Сейчас утро. Я слышу оглушительный гром. Ловлю доносящийся издалека запах гари. Слышу скрежет металла. Жду. Прислушиваюсь.

Голоса. Издали.

– Хорошо!

Голос. Чужой голос. На языке, которого я не знаю. Ни одного знакомого слова. Вслушиваюсь.

– Вышлем людей на разведку!

Хруст кристаллического песка.

– Марс! Вот он какой. Марс!

– Флаг?

– Пожалуйста, сэр!

– Отлично, отлично!

Солнце высоко в голубом небе, его золотые лучи наполняют колодец, и я парю в них цветочной пыльцой – невидимый, клубящийся в теплом сиянии.

Голоса.

– От имени Правительства Земли объявляю эту территорию нашими Марсианскими владениями, предназначенными для равного, раздела между странами-участницами.

О чем они говорят?
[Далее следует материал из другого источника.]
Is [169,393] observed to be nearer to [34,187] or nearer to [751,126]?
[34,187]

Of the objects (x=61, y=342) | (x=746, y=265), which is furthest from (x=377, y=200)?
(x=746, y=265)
Я оборачиваюсь на песке, подобно колесу, невидимый и безмятежный, золотой и неутомимый.

– Что это? Вон там!

– Колодец!

– Не может быть!

– Пошли! Это в самом деле колодец.

Чувствую приближение тепла. Три объекта нагибаются над жерлом колодца, и моя прохлада поднимается им навстречу.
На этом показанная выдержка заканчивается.